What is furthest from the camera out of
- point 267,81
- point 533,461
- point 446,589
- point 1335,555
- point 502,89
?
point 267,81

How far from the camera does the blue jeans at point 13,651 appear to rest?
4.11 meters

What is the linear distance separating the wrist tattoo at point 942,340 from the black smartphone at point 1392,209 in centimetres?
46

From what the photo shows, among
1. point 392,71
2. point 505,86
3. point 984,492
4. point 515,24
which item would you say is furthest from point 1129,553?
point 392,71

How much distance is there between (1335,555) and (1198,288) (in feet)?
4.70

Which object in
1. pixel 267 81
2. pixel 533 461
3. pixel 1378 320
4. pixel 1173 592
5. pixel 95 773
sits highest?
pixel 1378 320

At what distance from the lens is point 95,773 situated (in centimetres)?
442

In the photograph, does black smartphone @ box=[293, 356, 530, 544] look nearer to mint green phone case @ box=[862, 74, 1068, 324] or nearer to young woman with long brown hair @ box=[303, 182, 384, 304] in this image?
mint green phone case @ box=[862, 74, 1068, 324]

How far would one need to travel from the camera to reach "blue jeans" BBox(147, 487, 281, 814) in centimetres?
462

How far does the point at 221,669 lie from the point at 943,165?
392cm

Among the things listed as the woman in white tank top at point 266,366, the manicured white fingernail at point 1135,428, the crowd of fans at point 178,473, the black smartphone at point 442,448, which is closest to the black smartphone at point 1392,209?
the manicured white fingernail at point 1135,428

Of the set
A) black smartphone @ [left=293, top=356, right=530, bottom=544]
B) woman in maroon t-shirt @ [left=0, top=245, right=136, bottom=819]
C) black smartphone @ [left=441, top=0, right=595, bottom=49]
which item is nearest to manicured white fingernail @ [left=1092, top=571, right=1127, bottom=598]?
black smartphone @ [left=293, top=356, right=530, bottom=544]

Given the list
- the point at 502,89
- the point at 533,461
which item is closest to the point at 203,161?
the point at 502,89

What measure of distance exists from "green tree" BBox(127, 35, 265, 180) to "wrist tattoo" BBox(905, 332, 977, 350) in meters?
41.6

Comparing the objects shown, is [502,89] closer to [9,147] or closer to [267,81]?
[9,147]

--------------------------------------------------

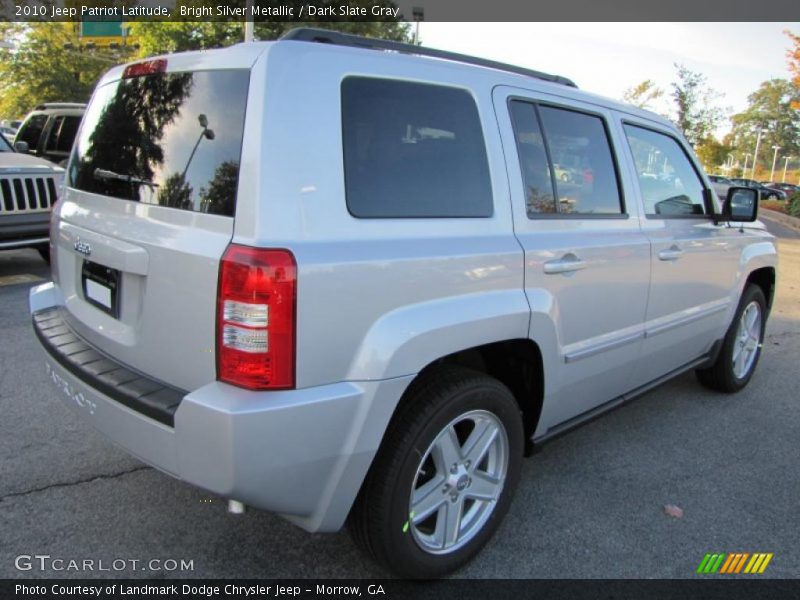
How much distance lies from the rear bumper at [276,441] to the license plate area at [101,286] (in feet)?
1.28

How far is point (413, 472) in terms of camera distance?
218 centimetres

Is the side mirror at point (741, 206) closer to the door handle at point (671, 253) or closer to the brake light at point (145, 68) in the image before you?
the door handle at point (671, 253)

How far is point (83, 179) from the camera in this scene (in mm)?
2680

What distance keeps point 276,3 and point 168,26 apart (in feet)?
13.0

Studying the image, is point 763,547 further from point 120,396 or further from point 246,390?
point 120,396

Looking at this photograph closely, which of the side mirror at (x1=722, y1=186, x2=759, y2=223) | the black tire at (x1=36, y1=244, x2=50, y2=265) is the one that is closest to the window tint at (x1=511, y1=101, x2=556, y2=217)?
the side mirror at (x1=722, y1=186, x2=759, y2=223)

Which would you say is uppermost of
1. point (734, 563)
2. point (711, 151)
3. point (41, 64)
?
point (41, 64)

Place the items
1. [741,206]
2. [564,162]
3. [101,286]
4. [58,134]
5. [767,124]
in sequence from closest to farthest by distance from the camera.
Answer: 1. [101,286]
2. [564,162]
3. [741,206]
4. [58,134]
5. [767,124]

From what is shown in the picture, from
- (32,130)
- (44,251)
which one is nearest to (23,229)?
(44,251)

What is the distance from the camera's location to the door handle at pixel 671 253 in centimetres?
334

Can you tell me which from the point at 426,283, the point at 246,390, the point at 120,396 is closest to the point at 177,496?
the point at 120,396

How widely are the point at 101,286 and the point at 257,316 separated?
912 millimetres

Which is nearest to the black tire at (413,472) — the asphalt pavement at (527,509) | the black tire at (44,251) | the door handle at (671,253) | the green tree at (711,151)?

--------------------------------------------------

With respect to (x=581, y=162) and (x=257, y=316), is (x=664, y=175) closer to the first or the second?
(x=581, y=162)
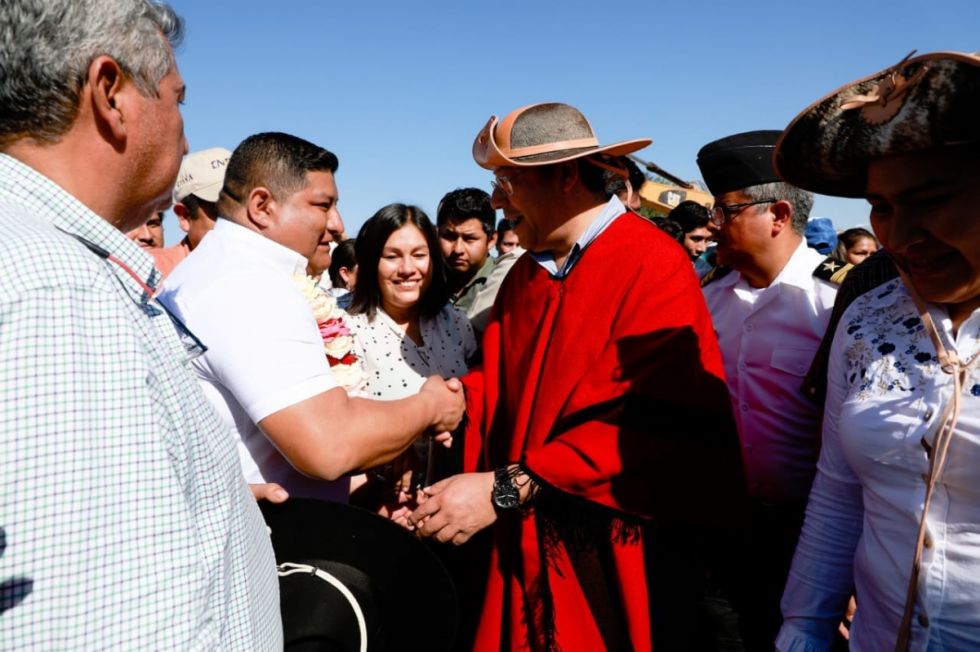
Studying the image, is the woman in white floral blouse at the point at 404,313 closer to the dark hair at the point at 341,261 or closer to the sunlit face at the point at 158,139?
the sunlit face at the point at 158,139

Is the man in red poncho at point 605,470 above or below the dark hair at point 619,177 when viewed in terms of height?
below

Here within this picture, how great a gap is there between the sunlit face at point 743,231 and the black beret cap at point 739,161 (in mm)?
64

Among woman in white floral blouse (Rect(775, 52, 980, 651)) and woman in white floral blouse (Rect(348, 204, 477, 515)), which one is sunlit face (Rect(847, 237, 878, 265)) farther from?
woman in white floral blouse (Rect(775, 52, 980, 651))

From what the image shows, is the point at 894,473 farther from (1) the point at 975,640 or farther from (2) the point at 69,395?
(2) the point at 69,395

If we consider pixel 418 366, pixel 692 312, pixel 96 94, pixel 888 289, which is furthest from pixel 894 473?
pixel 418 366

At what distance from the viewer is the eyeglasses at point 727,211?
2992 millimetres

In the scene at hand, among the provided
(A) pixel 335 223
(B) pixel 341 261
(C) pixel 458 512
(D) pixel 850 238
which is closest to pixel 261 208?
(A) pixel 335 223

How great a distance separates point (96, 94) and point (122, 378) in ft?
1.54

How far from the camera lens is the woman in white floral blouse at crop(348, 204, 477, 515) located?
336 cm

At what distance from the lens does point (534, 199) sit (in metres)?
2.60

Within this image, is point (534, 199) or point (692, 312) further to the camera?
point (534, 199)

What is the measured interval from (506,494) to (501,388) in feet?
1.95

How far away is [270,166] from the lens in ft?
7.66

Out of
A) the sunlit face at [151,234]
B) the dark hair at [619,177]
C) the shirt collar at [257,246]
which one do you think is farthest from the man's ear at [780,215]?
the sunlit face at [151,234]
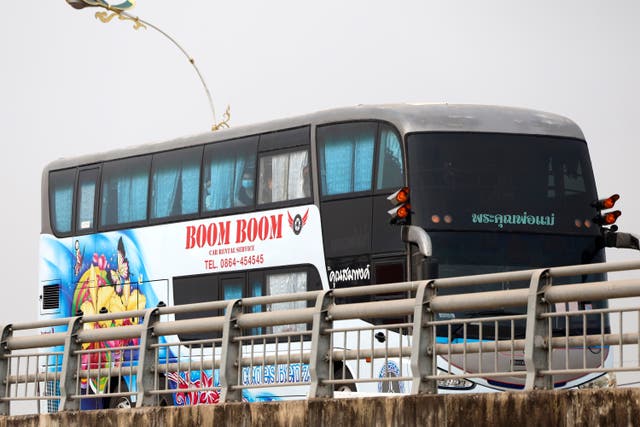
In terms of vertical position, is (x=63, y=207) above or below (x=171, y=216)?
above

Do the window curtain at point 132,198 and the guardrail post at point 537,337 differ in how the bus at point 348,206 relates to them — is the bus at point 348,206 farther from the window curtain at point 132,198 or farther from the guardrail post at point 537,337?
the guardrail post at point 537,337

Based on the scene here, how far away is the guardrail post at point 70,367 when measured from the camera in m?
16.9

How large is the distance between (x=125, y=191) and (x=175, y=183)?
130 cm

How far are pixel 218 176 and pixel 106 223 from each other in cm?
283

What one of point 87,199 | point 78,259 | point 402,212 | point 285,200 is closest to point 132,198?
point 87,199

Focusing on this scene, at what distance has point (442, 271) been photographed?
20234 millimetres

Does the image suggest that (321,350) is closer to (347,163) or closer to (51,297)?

--------------------------------------------------

Extract every line of the items above that contains the string "handle", treating uppercase and lowercase as distinct.

Is the side mirror at point (741, 206) closer to the door handle at point (671, 253) or closer to the brake light at point (145, 68) in the image before you?
the door handle at point (671, 253)
What is the distance from the camera's location to the door handle at pixel 671 253 in centimetres?
Which is nearest to the black tire at (413,472) — the asphalt pavement at (527,509) | the black tire at (44,251) | the door handle at (671,253) | the green tree at (711,151)?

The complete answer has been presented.